> _Exercise aim_
State only the number of lines below where the word "name" is found.

> _Records for the exercise_
>>>>>

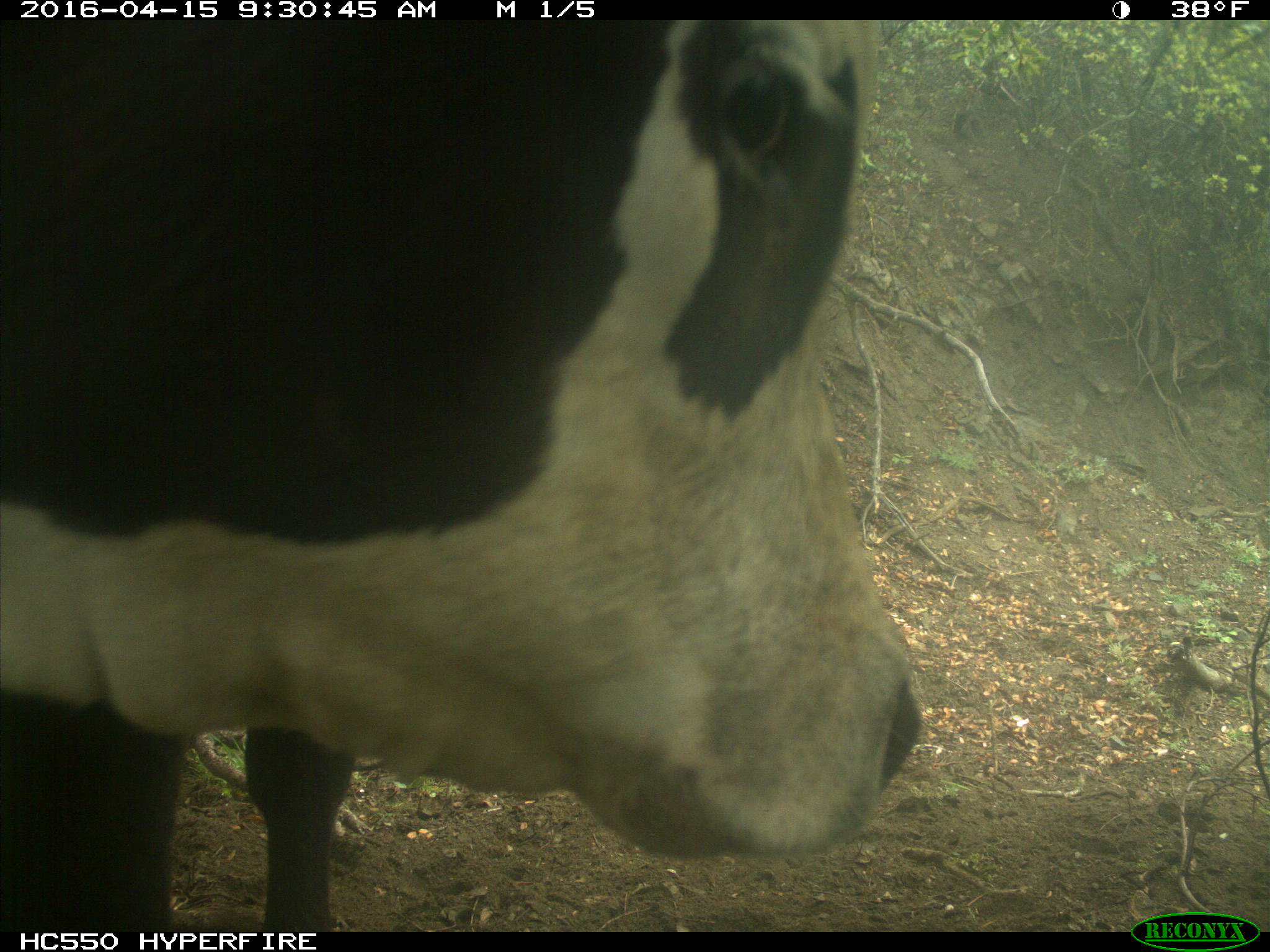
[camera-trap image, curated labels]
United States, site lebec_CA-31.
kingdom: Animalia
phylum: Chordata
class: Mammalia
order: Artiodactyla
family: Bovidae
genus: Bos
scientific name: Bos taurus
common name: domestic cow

<<<<<
>>>>>

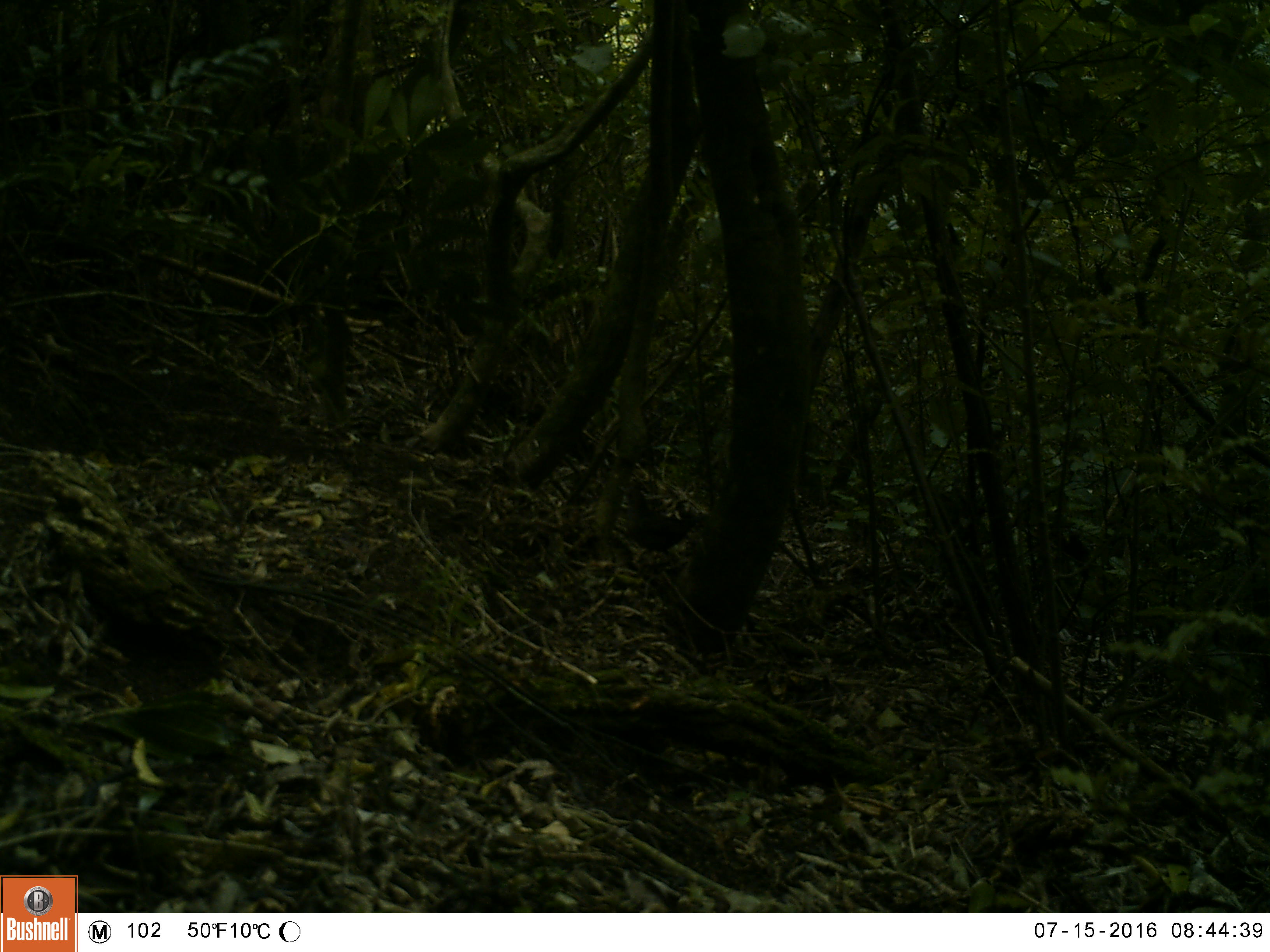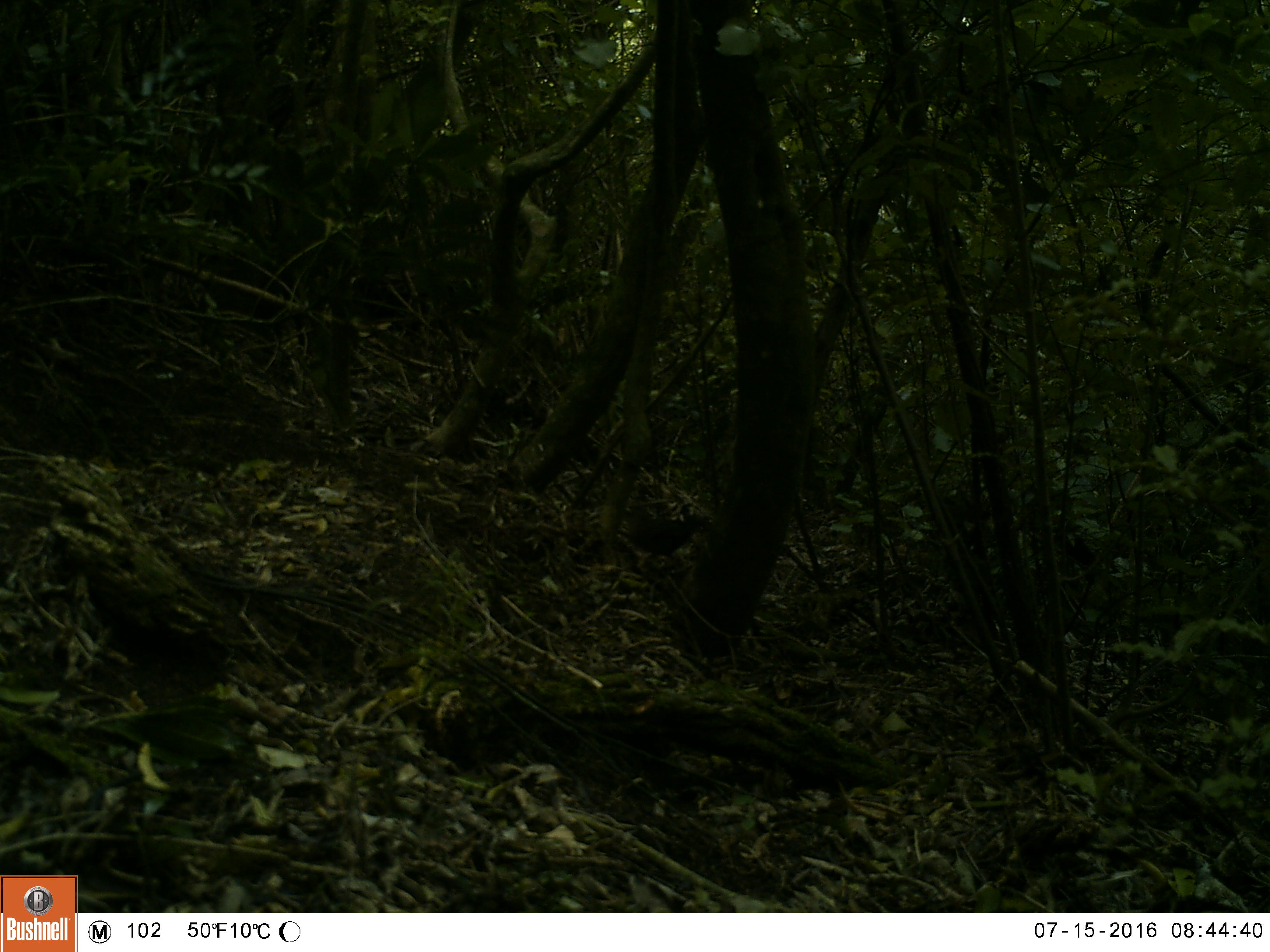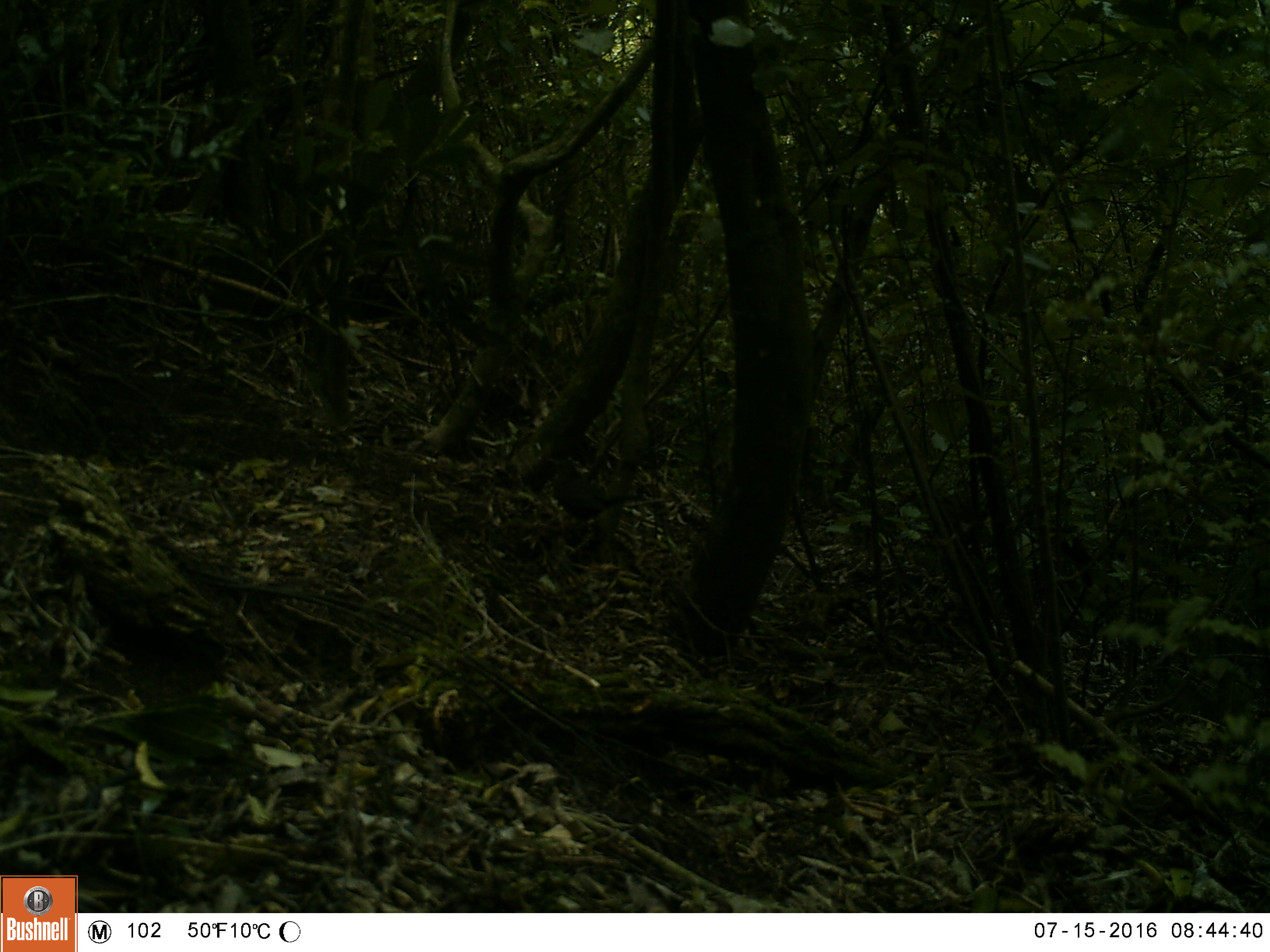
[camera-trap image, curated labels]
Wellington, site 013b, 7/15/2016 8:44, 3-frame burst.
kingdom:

<<<<<
>>>>>

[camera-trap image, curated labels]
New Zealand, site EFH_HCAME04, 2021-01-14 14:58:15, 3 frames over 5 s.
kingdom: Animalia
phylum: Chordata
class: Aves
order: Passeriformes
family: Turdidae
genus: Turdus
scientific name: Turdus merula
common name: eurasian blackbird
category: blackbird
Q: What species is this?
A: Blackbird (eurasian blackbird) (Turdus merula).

<<<<<

> _Expected answer_
4